PySpark Distinct Examples

In this notebook, we will go through PySpark Distinct. For this exercise, I will be using following data from Kaggle...
https://www.kaggle.com/code/kirichenko17roman/recommender-systems/data

If you don't have PySpark installed, install Pyspark on Linux by clicking here.

In [ ]:
from pyspark.sql import SparkSession
from pyspark.sql.types import *
spark = SparkSession \
    .builder \
    .appName("Purchase") \
    .config('spark.ui.showConsoleProgress', False) \
    .getOrCreate()

Let us look at the data first.

In [2]:
df = spark.read.csv(
    "/home/notebooks/kz.csv", 
    header=True, sep=",")
#show 3 rows of our DataFrame
df.show(3)
+--------------------+-------------------+-------------------+-------------------+--------------------+-------+------+-------------------+
|          event_time|           order_id|         product_id|        category_id|       category_code|  brand| price|            user_id|
+--------------------+-------------------+-------------------+-------------------+--------------------+-------+------+-------------------+
|2020-04-24 11:50:...|2294359932054536986|1515966223509089906|2268105426648170900|  electronics.tablet|samsung|162.01|1515915625441993984|
|2020-04-24 11:50:...|2294359932054536986|1515966223509089906|2268105426648170900|  electronics.tablet|samsung|162.01|1515915625441993984|
|2020-04-24 14:37:...|2294444024058086220|2273948319057183658|2268105430162997728|electronics.audio...| huawei| 77.52|1515915625447879434|
+--------------------+-------------------+-------------------+-------------------+--------------------+-------+------+-------------------+
only showing top 3 rows

In [3]:
df.columns
Out[3]:
['event_time',
 'order_id',
 'product_id',
 'category_id',
 'category_code',
 'brand',
 'price',
 'user_id']

This is transaction data.

PySpark Distinct

Let us check how many rows are in our data.

In [4]:
df.count()
Out[4]:
2633521

To count the distinct rows, we can use distinct() method on the pyspark dataframe.

In [5]:
df.distinct().count()
Out[5]:
2632846

PySpark countDistinct

In [6]:
from pyspark.sql.functions import countDistinct

CountDistinct can be passed to pySpark aggregate function.
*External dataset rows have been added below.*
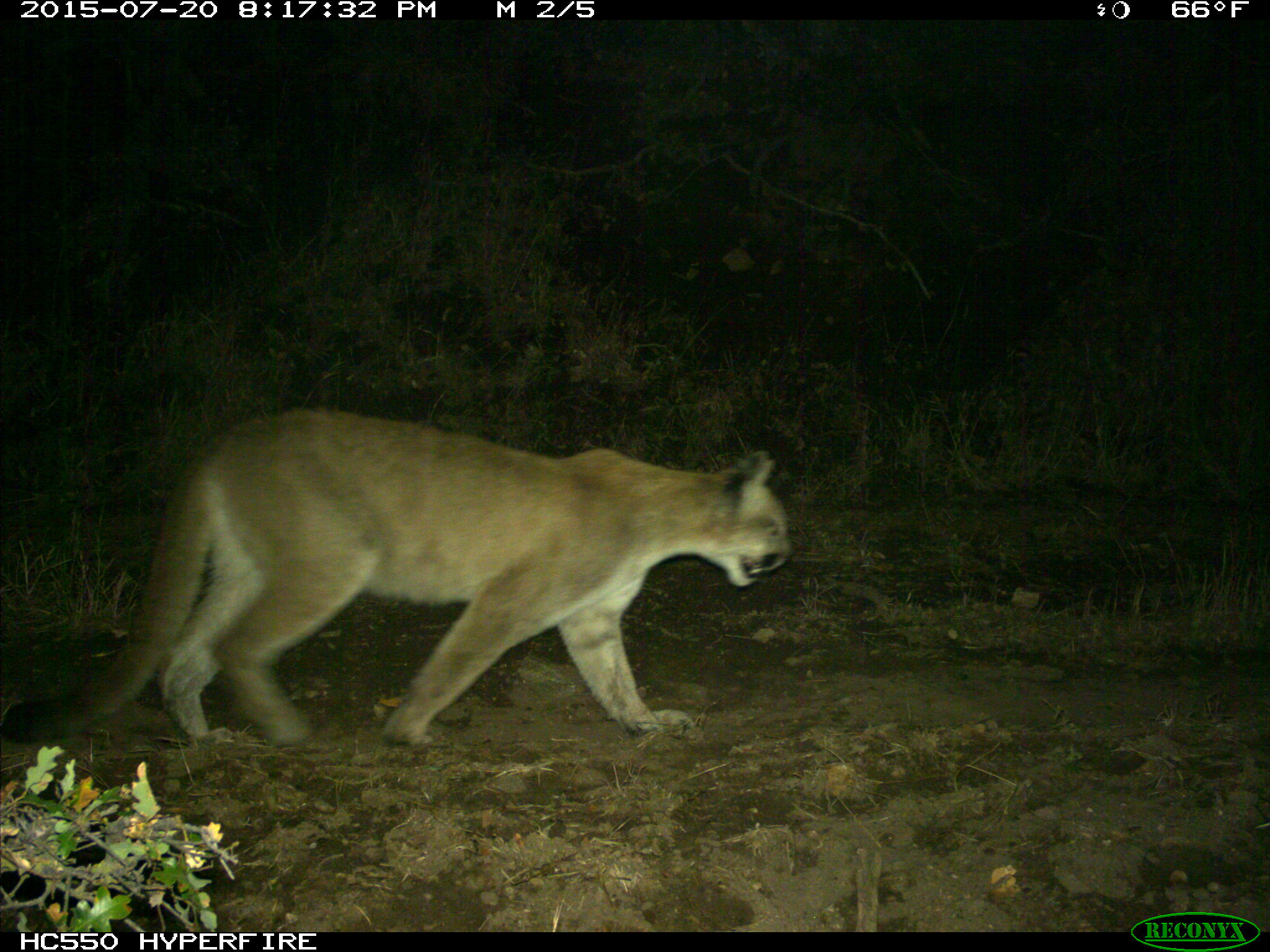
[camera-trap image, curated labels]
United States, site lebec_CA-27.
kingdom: Animalia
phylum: Chordata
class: Mammalia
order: Carnivora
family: Felidae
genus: Puma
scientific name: Puma concolor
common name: mountain lion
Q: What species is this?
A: Puma concolor (mountain lion).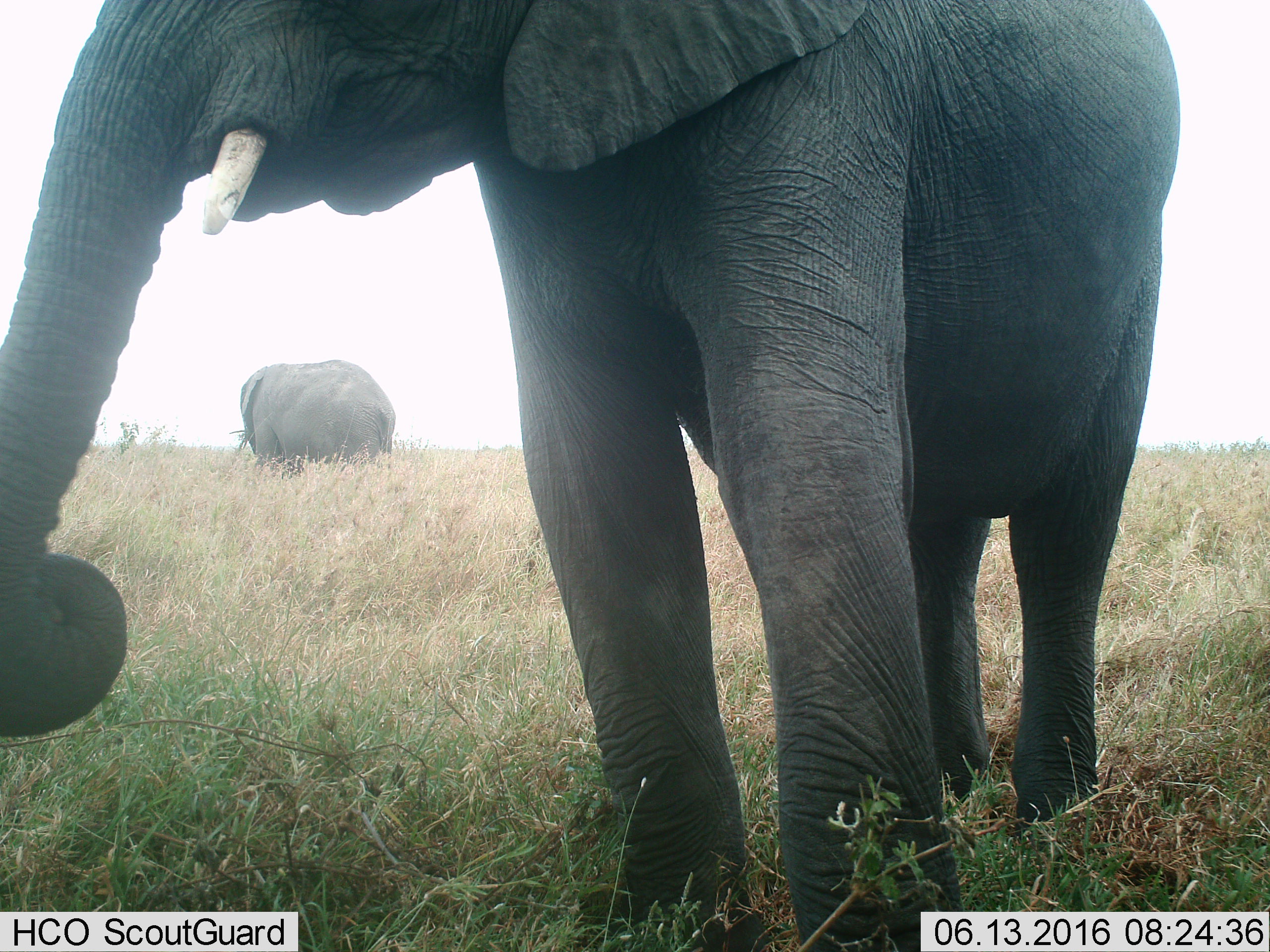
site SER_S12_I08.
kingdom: Animalia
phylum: Chordata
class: Mammalia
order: Proboscidea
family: Elephantidae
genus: Loxodonta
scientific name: Loxodonta africana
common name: african bush elephant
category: elephant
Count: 2.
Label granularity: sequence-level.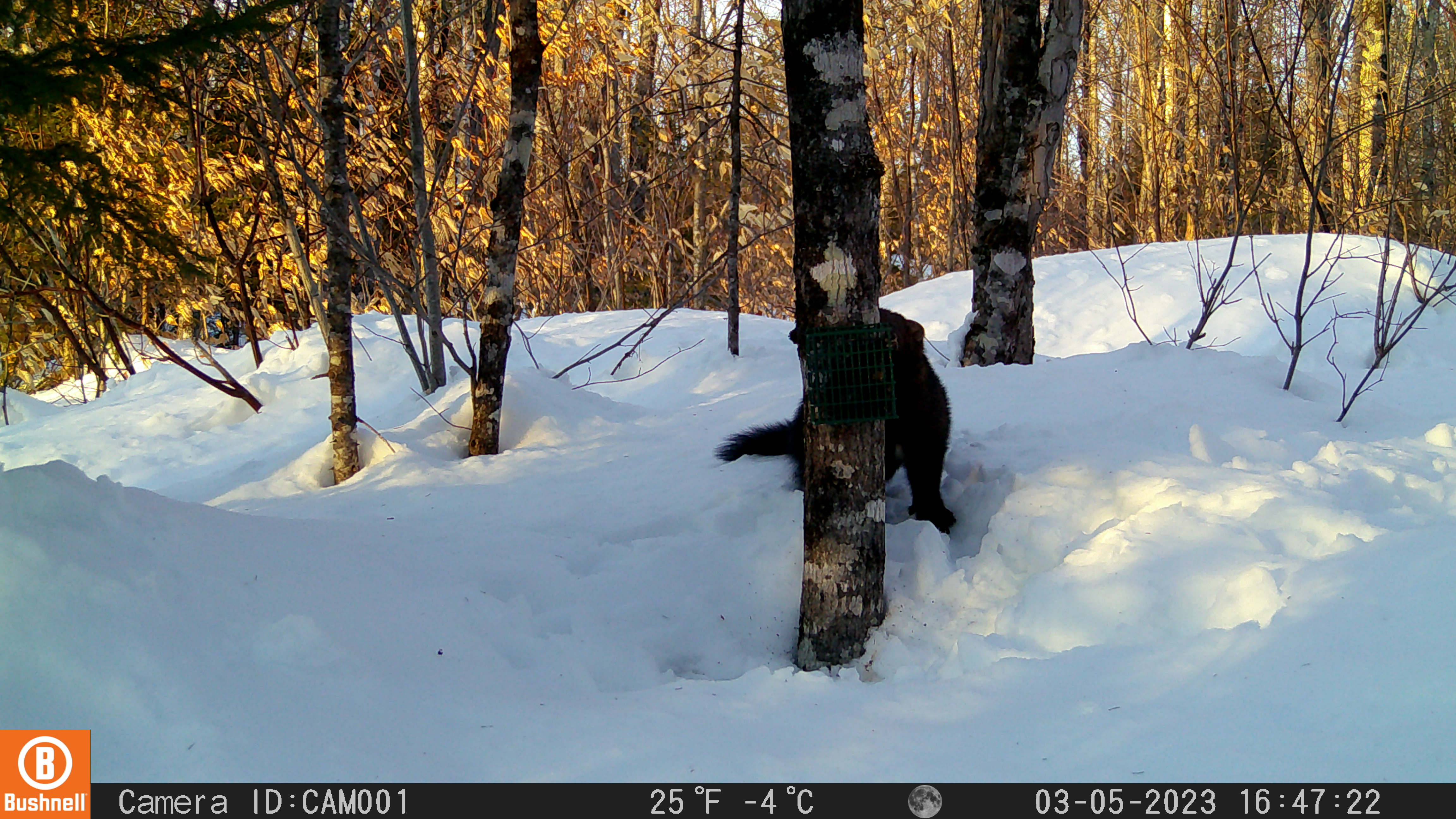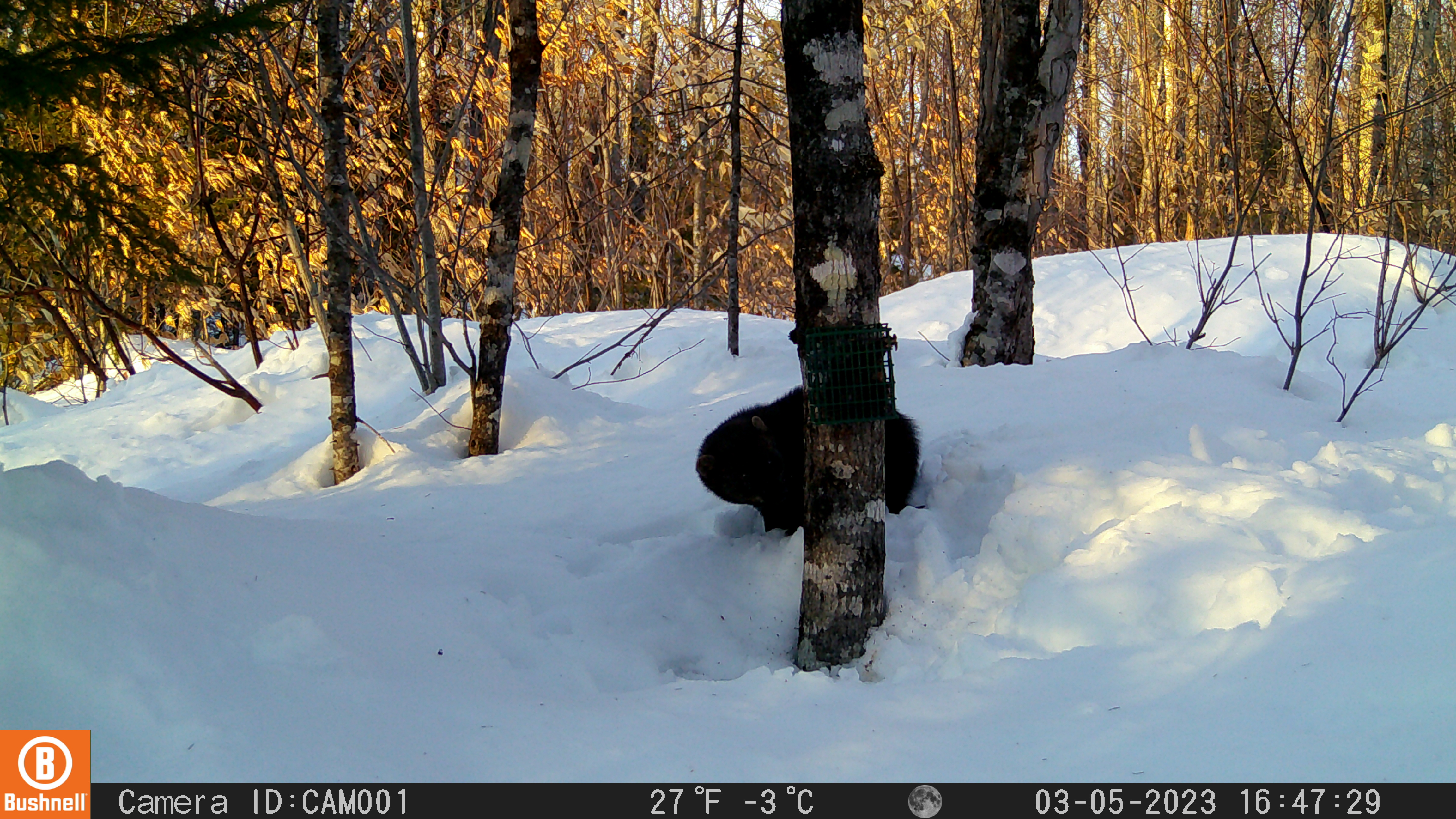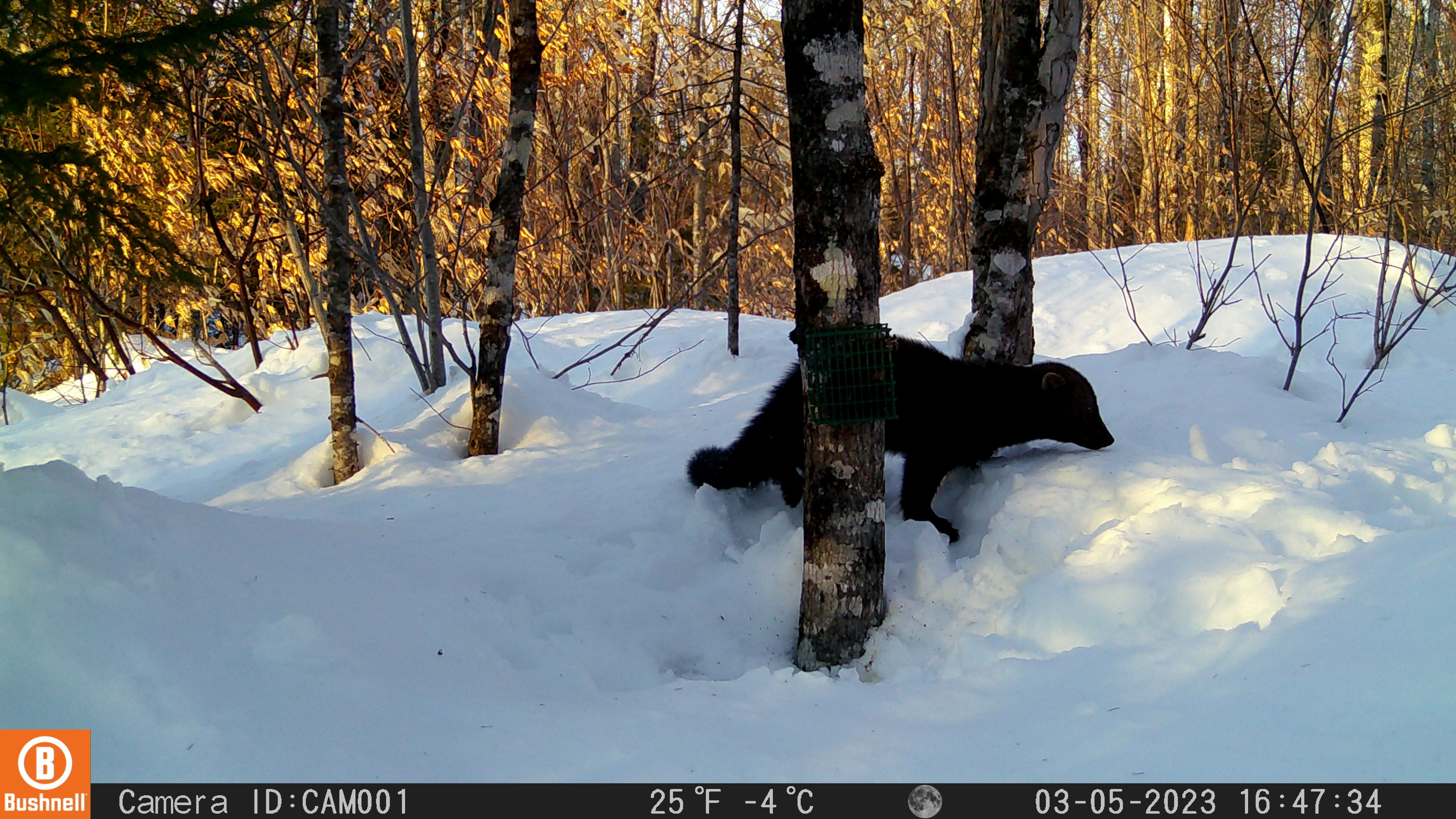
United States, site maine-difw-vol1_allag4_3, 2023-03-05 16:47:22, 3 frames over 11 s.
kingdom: Animalia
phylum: Chordata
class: Mammalia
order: Carnivora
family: Mustelidae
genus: Pekania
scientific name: Pekania pennanti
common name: fisher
In the below snippet, we are counting number of unique brands.

In [7]:
df.agg(countDistinct('brand').alias('cnt')).collect()[0].cnt
Out[7]:
23021

We can apply the above command on multiple columns as shown below.

In [8]:
items = df.agg(*(countDistinct(col(c)).alias(c) for c in ['category_code','brand'])).collect()[0]
In [9]:
print('category_code\tbrand\n')
print('%s\t\t%s\n'%(items.category_code,items.brand))
category_code	brand

510		23021

We can also use groupby, agg and countDistinct together. Let us say we want to calculate average price of each brand and also find out how many categories are there for each brand.

In [10]:
from pyspark.sql import functions as F
In [11]:
avg_price = [F.avg('price')]
cnt = [F.countDistinct(c) for c in ['category_code','brand']]
df.groupby('brand').agg(F.avg('price'),F.countDistinct('category_code')).show(5)
+-------------------+------------------+--------------------+
|              brand|        avg(price)|count(category_code)|
+-------------------+------------------+--------------------+
|1515915625450324494|              null|                   3|
|1515915625484616467|              null|                   1|
|1515915625484629529|              null|                   1|
|           sibrtekh| 16.85457142857143|                   2|
|            edifier|15.202325581395337|                   2|
+-------------------+------------------+--------------------+
only showing top 5 rows

Looks like there are lot of rows in data with no price. Let us re-run above command without null rows.

In [12]:
avg_price = [F.avg('price')]
cnt = [F.countDistinct(c) for c in ['category_code','brand']]
df.dropna().groupby('brand').agg(F.avg('price'),F.countDistinct('category_code')).show(5)
+--------+------------------+--------------------+
|   brand|        avg(price)|count(category_code)|
+--------+------------------+--------------------+
|sibrtekh|1.9322222222222223|                   2|
| edifier|15.029576719576713|                   2|
|  vortex| 6.505000000000001|                   1|
| ruggear|54.053461538461534|                   1|
|   sigma| 744.8535714285715|                   1|
+--------+------------------+--------------------+
only showing top 5 rows

PySpark Select Distinct

We can also perform Distinct using SQL select method.

In [13]:
df.select('brand').distinct().count()
Out[13]:
23022
In [14]:
df.select('category_code').distinct().count()
Out[14]:
511

We can repeat above command on multiple columns.

In [15]:
df.select('category_code','brand').distinct().count()
Out[15]:
37631

Conclusion


I hope above examples gave you enough to get started on PySpark Distinct.